The University of Pennsylvania's Wharton School recently moved beyond its few sports-related courses to form a Sports Business Initiative that includes research, conferences and student consulting projects. "We want to be the place doing the highest quality of research and turning out the top-level M.B.A.s with extensive sports knowledge," says Wharton professor Kenneth Shropshire, director of the initiative and a former sports agent.

Sports-industry executives are sometimes the impetus for business-school courses. The new "Analytical Sports Management" course at the Massachusetts Institute of Technology was the brainchild of alumnus Daryl Morey, senior vice president of operations and information for the NBA's Boston Celtics.

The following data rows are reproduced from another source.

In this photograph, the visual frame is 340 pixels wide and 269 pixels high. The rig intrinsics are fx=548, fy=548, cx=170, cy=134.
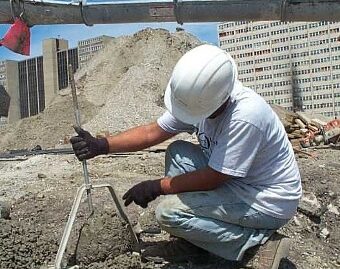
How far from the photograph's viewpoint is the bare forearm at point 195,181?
2.62 m

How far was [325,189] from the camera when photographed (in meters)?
4.79

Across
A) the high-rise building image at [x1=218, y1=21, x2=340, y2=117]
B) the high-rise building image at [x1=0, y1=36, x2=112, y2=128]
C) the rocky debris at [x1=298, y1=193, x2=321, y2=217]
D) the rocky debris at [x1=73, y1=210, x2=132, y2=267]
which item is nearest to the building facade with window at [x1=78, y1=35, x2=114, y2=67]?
the high-rise building image at [x1=0, y1=36, x2=112, y2=128]

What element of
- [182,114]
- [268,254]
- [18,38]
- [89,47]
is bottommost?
[89,47]

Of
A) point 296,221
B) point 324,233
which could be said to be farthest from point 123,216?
point 324,233

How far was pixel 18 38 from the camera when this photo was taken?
670cm

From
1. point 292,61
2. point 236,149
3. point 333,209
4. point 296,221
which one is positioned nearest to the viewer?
point 236,149

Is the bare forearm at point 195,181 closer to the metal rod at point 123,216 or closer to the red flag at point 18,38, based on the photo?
the metal rod at point 123,216

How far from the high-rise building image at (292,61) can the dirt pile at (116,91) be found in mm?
2773

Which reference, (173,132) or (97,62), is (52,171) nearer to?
(173,132)

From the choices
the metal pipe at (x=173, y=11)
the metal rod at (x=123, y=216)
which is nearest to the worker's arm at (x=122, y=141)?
the metal rod at (x=123, y=216)

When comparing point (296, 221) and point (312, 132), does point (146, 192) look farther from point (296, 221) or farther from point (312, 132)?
point (312, 132)

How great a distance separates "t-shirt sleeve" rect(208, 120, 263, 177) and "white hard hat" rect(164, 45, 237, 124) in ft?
0.49

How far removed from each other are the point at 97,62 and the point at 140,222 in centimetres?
1727

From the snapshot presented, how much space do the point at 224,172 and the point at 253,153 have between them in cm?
16
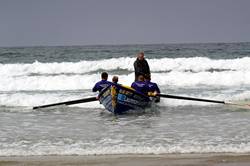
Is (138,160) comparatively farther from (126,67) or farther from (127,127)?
(126,67)

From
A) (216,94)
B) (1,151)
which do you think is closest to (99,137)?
(1,151)

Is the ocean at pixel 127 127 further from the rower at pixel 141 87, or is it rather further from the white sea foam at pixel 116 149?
the rower at pixel 141 87

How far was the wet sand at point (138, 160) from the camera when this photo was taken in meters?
6.04

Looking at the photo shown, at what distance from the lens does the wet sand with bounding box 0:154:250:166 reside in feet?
19.8

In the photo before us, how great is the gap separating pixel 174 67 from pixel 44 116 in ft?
56.5

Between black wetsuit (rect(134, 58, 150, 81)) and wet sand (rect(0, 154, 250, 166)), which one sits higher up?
black wetsuit (rect(134, 58, 150, 81))

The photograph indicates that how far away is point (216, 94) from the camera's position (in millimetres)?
14859

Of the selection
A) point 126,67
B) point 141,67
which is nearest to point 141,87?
point 141,67

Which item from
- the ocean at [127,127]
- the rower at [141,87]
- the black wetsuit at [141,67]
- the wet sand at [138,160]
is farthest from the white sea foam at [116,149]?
the black wetsuit at [141,67]

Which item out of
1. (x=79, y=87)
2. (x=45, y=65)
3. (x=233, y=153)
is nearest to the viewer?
(x=233, y=153)

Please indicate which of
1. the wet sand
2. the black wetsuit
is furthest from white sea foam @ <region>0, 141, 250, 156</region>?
the black wetsuit

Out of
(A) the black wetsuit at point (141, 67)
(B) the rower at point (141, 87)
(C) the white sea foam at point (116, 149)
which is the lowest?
(C) the white sea foam at point (116, 149)

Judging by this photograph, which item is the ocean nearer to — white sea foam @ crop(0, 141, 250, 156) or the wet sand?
white sea foam @ crop(0, 141, 250, 156)

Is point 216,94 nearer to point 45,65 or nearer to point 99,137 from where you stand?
point 99,137
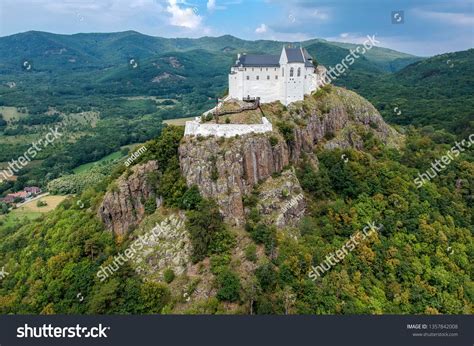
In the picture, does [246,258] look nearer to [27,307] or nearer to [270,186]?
[270,186]

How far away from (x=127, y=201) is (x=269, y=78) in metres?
30.7

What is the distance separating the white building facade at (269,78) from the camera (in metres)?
68.1

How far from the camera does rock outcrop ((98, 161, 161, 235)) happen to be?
56.5 meters

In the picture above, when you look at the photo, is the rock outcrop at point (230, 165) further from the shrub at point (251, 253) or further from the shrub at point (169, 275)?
the shrub at point (169, 275)

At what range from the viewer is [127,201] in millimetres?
57000

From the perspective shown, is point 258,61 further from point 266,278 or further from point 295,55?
point 266,278

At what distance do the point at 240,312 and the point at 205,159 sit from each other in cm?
2092

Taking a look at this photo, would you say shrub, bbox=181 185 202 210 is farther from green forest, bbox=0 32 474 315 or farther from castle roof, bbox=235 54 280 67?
castle roof, bbox=235 54 280 67

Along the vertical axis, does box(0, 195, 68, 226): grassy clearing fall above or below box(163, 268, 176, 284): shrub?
below

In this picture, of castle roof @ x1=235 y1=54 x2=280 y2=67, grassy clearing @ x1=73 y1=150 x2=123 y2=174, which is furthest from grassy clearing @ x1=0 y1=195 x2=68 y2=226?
castle roof @ x1=235 y1=54 x2=280 y2=67

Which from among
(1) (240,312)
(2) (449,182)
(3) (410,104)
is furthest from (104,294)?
(3) (410,104)

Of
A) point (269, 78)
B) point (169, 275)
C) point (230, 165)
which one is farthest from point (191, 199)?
point (269, 78)

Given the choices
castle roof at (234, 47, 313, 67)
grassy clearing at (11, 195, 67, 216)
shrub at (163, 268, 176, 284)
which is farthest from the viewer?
grassy clearing at (11, 195, 67, 216)

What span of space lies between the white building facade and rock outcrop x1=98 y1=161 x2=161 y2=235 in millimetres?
21417
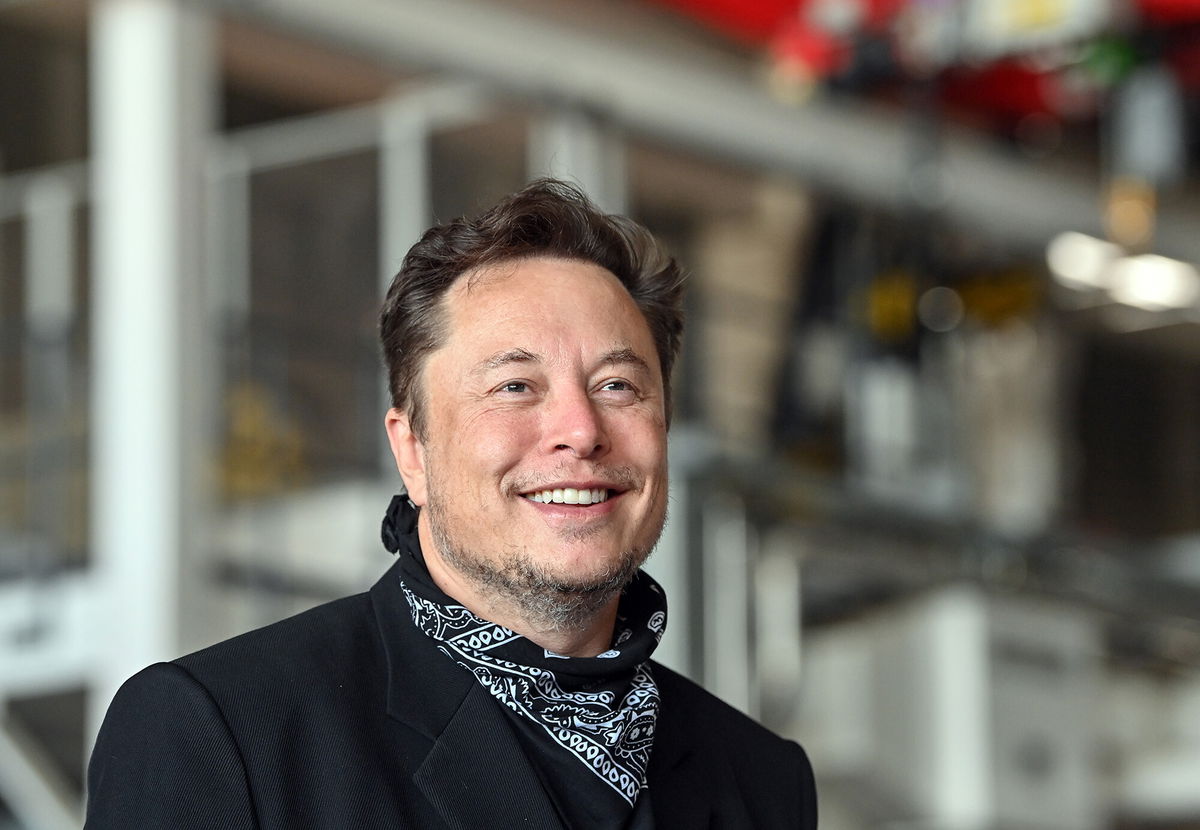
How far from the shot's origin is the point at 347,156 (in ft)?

"There's growing demand for the M.B.A. skills set at sports franchises," says Mr. Morey, who teaches the course. "A new group of people with money from venture capital, investment banking, private equity and management consulting are purchasing franchises at higher valuations, and they want to bring the discipline of analytical management to the operations of the teams."

San Diego State University has allied most closely with professional sports, forming a partnership with the local Padres baseball club to launch a sports-management M.B.A. last year. The Padres organization, which is seeking M.B.A.s for the front office who were trained specifically for the sports industry, provides guest speakers for the classes and offers internships to students.

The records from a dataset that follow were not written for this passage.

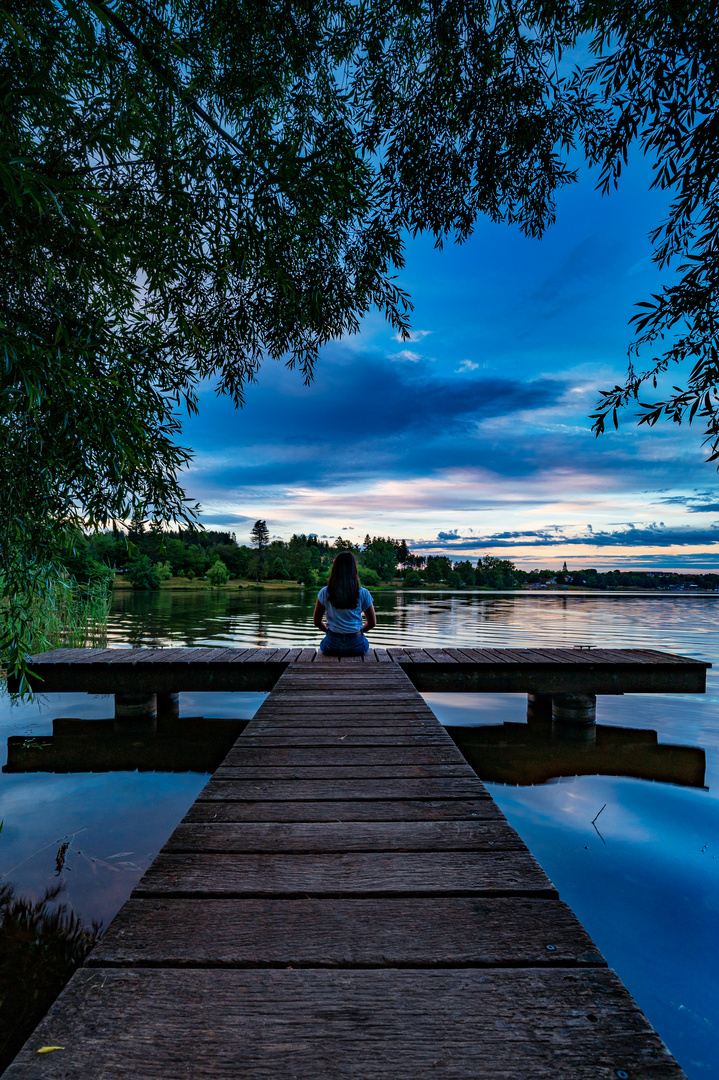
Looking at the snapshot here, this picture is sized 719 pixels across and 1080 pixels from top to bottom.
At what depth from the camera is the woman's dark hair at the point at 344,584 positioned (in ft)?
19.7

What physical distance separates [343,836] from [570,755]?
5289 mm

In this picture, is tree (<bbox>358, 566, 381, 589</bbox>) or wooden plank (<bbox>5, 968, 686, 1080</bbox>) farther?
tree (<bbox>358, 566, 381, 589</bbox>)

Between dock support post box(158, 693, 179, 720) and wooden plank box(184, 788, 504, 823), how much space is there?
224 inches

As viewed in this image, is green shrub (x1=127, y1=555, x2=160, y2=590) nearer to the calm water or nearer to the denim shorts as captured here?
the calm water

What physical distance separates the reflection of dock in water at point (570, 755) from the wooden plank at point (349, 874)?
416 cm

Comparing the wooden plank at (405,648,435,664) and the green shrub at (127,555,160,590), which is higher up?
the green shrub at (127,555,160,590)

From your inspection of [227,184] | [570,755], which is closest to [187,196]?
[227,184]

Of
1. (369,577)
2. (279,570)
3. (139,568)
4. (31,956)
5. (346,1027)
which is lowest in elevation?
(369,577)

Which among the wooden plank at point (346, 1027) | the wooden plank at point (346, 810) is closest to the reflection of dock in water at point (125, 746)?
the wooden plank at point (346, 810)

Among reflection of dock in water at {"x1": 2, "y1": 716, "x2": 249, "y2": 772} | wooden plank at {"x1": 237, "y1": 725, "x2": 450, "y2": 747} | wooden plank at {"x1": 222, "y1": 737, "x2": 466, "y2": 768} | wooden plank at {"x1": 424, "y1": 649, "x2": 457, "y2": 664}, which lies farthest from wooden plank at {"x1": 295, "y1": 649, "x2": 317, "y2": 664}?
wooden plank at {"x1": 222, "y1": 737, "x2": 466, "y2": 768}

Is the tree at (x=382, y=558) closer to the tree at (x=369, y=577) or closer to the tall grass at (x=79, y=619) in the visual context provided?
the tree at (x=369, y=577)

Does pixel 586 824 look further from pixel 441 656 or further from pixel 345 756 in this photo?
pixel 345 756

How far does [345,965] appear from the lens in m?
1.31

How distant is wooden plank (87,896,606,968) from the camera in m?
1.33
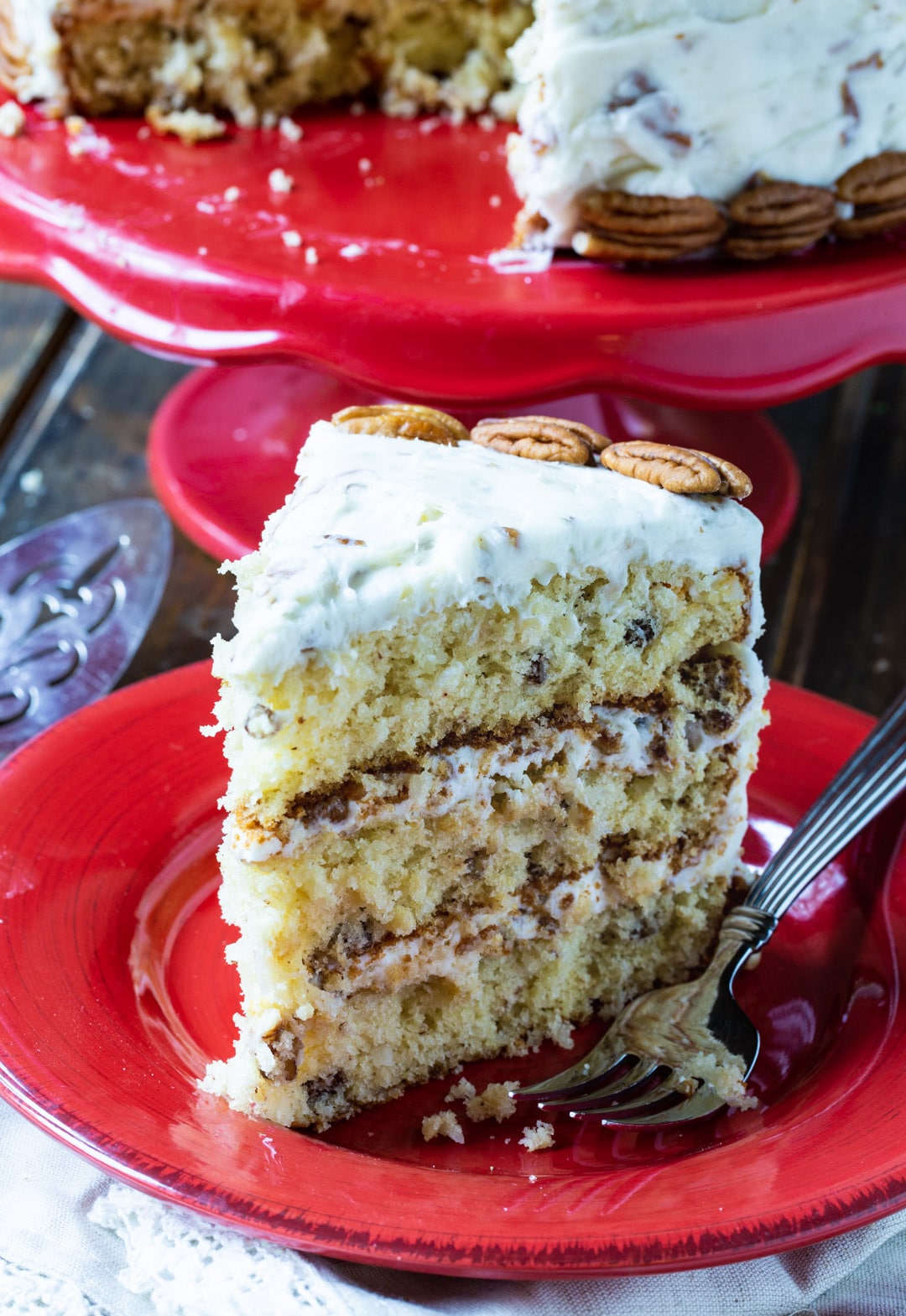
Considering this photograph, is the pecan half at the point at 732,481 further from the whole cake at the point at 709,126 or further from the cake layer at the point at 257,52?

In some cases, the schools not only are training M.B.A. students to become future sports-industry managers, but they're also providing executive education for players and team officials. Wharton, for example, is teaching NFL players about financial analysis, entrepreneurship and real estate to prepare them for careers after they retire from the game.

Tough to Crack

Although M.B.A.s realize it won't be as easy to land a lucrative job in the sports field as in finance or consulting, they still aspire to turn their personal passion into a career. Jill Stephenson enrolled in San Diego State's sports-management program to boost her chances of switching from a sports TV-production job to a marketing and business-development career in the golf industry. She fell in love with the game after attending the British Open a few years ago and became "an avid, frustrated golfer."

But she knew she needed stronger finance and accounting skills to break into the business. "Now, I'm looking at sports companies' financial statements and learning how to do budgets," Ms. Stephenson says. She also performed a market-research study for a local golf course to help it determine the optimum prices to charge players.

John Abbamondi, a 2004 Stanford M.B.A. graduate, says what he found especially valuable in his sports classes was "listening to guest speakers like Dusty Baker [manager of the Chicago Cubs] and Billy Beane," general manager of the Oakland Athletics. "I learned how some of the speakers had crafted careers in an industry that's very hard to get into."

In fact, Mr. Abbamondi says, the connections he made with classroom speakers like Mr. Beane led to his current job as director of salary and contract administration for Major League Baseball. He was all set to join a consulting firm but at the last minute learned about the baseball position. "It turns out," he says, "that my Stanford classes touched on a lot of things I deal with in my job, from player valuation to TV contracts."